An OLS demand model shows a very high R^2, but the coefficient on 'price' flips sign and its standard error explodes when 'discounted_price' (nearly collinear with price) is added. VIF for both exceeds 30. What is the most appropriate fix given you want to keep both correlated predictors?
- A. Drop the observation with the highest leverage to stabilize the estimates
- B. Apply Ridge (L2) regularization, which shrinks correlated coefficients and stabilizes estimates under multicollinearity ✓
- C. Switch to a higher-order polynomial to increase R^2 further
- D. Use a chi-squared test to decide which predictor to drop
Correct answer: B. Ridge regression penalizes coefficient magnitude and handles multicollinearity by shrinking correlated coefficients, stabilizing estimates without forcing a variable out.

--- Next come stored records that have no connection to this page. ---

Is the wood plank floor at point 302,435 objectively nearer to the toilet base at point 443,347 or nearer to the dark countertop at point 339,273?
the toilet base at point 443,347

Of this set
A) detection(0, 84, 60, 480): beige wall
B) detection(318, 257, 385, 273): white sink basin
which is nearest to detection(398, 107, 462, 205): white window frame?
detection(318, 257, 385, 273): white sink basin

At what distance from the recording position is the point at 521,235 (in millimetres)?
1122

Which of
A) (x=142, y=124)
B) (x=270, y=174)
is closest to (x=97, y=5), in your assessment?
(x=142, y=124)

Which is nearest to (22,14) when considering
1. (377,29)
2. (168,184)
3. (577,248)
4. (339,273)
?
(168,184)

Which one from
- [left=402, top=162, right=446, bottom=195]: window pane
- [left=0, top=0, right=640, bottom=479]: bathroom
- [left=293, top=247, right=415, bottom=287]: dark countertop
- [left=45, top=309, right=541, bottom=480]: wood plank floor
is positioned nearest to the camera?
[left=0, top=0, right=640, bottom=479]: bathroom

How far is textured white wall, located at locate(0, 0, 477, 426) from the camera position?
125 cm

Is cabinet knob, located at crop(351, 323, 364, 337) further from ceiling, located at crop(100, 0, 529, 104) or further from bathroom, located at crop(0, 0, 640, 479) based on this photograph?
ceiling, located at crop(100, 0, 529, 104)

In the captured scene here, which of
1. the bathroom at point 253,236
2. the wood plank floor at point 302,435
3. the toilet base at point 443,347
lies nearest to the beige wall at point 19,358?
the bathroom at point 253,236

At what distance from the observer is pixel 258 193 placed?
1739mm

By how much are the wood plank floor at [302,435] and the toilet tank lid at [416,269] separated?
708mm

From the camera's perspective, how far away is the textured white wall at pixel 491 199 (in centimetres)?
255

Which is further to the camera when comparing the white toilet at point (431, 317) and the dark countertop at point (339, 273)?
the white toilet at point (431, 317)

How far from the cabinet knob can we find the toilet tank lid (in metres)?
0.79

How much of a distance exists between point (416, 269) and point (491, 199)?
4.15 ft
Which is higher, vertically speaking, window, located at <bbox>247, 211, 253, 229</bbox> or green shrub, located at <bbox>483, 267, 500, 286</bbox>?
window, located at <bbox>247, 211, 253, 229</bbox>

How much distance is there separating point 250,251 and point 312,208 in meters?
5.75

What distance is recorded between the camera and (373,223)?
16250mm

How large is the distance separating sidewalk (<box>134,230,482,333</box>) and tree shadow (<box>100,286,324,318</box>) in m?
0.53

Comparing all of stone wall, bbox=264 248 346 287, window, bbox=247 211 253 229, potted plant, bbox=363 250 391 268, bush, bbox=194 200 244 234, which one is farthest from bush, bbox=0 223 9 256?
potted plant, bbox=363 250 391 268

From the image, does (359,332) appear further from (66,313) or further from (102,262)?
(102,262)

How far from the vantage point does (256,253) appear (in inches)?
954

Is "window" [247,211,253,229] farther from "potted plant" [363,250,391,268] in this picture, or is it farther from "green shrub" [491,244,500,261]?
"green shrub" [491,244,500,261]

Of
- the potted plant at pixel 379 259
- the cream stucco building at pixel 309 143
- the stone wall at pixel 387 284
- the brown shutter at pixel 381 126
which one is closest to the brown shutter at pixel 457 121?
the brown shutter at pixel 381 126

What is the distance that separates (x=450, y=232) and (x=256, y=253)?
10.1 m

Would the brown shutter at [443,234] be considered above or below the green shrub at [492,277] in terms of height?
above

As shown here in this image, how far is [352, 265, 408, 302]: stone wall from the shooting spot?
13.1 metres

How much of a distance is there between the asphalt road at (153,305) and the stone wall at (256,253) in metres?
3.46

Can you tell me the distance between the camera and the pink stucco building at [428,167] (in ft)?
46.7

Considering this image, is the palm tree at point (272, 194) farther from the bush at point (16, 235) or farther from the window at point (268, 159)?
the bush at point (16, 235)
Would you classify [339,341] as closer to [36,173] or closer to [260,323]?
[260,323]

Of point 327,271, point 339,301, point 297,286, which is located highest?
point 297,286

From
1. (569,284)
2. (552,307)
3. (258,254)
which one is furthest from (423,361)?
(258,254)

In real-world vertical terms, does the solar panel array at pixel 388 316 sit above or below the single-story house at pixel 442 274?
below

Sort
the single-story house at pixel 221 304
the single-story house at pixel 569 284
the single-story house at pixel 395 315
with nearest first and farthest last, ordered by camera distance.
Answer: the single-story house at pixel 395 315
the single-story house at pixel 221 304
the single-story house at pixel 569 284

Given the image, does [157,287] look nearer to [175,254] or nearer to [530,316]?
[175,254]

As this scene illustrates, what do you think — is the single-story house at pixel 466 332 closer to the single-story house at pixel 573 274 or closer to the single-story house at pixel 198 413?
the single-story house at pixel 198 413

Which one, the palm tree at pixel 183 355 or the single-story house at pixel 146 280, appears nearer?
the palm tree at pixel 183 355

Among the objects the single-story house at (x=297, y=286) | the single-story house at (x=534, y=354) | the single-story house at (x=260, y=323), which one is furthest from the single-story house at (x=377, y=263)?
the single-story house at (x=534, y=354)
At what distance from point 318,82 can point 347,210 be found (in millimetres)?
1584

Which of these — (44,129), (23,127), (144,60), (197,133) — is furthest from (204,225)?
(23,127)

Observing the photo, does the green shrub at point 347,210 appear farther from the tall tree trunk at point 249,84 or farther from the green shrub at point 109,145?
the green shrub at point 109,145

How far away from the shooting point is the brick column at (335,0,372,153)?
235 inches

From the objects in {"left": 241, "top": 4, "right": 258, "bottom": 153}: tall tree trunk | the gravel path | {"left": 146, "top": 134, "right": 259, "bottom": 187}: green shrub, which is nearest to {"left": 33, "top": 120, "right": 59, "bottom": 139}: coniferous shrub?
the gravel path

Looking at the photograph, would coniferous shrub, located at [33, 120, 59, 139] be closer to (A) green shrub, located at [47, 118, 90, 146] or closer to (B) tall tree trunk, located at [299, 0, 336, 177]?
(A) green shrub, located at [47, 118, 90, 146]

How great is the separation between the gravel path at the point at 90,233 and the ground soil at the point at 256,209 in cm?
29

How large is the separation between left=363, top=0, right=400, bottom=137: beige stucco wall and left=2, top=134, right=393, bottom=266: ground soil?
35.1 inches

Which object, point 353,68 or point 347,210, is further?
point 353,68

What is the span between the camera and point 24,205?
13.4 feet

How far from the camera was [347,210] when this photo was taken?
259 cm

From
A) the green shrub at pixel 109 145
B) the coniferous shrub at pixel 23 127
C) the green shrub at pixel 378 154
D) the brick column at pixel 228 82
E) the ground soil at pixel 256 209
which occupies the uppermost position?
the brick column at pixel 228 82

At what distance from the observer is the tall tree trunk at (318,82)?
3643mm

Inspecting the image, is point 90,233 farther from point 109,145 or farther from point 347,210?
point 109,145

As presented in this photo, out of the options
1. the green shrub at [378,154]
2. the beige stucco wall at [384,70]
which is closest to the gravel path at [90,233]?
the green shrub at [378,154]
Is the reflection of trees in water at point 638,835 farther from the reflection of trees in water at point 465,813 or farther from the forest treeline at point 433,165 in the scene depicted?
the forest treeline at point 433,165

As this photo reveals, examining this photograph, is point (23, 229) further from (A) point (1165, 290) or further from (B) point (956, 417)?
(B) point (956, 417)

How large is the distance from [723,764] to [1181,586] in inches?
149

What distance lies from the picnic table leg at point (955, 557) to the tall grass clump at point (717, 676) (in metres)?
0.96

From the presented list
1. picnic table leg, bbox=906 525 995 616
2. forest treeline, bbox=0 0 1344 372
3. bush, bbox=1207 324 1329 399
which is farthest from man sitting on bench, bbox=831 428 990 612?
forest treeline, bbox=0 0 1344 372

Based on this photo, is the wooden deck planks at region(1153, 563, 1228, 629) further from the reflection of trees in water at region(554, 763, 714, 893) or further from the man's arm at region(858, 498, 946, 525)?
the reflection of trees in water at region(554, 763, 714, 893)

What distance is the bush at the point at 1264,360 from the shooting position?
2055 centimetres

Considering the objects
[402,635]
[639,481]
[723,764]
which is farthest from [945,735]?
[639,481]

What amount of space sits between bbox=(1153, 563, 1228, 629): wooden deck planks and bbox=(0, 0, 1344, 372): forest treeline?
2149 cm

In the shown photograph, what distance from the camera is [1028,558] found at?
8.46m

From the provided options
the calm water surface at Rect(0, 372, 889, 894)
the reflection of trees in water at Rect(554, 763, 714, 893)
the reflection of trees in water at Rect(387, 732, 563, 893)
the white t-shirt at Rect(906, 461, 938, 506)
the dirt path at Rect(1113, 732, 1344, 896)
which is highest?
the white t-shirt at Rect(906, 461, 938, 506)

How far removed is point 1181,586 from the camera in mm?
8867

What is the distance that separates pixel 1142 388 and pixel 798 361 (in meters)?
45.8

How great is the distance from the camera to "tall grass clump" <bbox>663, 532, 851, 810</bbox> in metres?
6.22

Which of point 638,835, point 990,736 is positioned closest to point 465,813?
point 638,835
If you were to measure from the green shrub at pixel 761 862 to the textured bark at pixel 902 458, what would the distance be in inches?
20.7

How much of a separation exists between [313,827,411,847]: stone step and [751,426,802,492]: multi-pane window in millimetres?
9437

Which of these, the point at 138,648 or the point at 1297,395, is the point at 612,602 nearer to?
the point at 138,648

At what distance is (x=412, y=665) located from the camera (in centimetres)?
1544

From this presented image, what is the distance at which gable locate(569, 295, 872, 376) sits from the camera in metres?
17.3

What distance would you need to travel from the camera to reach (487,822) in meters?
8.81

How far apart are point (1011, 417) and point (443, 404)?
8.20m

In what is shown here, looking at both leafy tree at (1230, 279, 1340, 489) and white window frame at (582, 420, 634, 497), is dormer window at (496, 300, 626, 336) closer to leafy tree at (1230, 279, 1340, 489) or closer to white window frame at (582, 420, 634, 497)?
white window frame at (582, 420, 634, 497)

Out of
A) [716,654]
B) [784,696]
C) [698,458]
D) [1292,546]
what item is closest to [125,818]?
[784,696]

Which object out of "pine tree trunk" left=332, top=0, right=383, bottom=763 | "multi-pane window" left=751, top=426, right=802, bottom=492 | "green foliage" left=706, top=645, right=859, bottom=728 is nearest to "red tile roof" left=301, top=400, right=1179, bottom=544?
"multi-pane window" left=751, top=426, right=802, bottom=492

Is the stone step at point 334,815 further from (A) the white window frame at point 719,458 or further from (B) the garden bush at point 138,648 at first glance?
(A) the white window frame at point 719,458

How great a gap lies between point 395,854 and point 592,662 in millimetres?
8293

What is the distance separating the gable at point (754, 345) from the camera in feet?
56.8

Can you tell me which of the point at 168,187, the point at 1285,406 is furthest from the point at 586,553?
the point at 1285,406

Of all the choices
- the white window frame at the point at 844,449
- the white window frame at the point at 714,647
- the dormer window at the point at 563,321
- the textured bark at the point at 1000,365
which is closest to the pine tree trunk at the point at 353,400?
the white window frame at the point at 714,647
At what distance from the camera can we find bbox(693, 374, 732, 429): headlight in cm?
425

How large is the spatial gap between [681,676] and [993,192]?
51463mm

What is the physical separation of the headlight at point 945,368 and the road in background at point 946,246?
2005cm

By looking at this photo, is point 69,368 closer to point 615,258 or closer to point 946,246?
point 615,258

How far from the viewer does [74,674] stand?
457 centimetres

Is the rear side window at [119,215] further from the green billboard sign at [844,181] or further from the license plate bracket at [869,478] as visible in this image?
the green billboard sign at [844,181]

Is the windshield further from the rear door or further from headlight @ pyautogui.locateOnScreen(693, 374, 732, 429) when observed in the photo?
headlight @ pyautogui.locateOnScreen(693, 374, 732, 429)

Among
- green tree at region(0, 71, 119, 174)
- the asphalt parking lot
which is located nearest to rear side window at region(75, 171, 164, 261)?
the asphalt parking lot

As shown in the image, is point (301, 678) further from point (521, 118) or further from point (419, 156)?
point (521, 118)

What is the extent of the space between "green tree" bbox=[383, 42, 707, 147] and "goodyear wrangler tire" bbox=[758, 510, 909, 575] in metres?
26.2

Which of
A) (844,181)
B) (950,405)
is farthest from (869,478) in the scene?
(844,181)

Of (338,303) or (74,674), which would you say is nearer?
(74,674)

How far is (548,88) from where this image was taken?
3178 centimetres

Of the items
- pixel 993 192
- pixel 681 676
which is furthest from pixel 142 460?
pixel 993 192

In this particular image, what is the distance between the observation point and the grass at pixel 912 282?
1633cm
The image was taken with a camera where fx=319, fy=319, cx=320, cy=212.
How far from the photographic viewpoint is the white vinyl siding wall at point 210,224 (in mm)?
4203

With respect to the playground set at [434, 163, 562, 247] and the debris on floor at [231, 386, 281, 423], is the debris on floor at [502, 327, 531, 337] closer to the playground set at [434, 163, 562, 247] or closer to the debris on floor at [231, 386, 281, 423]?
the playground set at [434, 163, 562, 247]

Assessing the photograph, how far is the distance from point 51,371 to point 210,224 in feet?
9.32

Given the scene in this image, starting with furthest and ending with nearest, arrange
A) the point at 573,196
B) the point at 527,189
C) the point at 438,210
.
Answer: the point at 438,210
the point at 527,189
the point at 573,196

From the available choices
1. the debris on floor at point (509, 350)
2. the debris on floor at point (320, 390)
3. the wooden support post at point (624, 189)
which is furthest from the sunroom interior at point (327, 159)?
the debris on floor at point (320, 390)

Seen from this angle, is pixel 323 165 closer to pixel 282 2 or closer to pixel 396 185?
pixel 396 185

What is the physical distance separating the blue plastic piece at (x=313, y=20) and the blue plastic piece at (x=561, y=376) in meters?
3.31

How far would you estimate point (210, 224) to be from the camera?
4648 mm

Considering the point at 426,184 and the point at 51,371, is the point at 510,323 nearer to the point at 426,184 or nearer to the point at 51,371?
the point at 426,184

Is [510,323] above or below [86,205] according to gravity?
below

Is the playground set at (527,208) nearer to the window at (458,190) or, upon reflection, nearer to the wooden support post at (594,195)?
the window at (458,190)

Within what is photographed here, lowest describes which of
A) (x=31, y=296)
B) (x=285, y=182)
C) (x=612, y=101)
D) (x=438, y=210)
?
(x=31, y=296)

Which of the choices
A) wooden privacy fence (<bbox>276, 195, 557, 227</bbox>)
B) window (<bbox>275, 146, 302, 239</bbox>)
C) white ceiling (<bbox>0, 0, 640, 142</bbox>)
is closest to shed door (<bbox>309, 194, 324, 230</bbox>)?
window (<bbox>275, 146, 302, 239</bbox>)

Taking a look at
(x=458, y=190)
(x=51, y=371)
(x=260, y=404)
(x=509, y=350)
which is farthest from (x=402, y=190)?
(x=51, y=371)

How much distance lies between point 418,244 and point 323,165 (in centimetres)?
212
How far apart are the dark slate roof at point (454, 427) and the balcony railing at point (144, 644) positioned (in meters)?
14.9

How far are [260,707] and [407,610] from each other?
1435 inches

You must compute per-driver 'acceptance rate' from a trips table with statuses: requested, accepted, cancelled_by_rider_before_accept, cancelled_by_driver, completed. Which denominator gives the correct acceptance rate?
- A. accepted / count(all rows) including cancelled_before_accept
- B. accepted / (requests that were actually offered to the driver, i.e. excluding rider-cancelled-before-accept) ✓
- C. accepted / completed
- D. completed / accepted
Correct answer: B. Acceptance rate is accepted divided by requests the driver could act on; trips cancelled by the rider before the driver could accept were never offered and must be excluded from the denominator.
A gaps-and-islands problem: find consecutive-day login streaks per user. The classic trick subtracts a ROW_NUMBER() from the date. Why does `login_date - ROW_NUMBER() OVER (PARTITION BY user ORDER BY login_date)` identify a streak?
- A. It returns the streak length directly
- B. Within a run of consecutive dates, date and row number increment in lockstep, so their difference is constant and can be used as a GROUP BY key for each island ✓
- C. It only works if there are no duplicate dates and the dates have gaps
- D. It ranks the streaks so the longest gets rank 1
Correct answer: B. For consecutive dates both the date and the row number increase by 1 each step, so their difference stays constant within an island and changes at each gap, serving as a grouping key.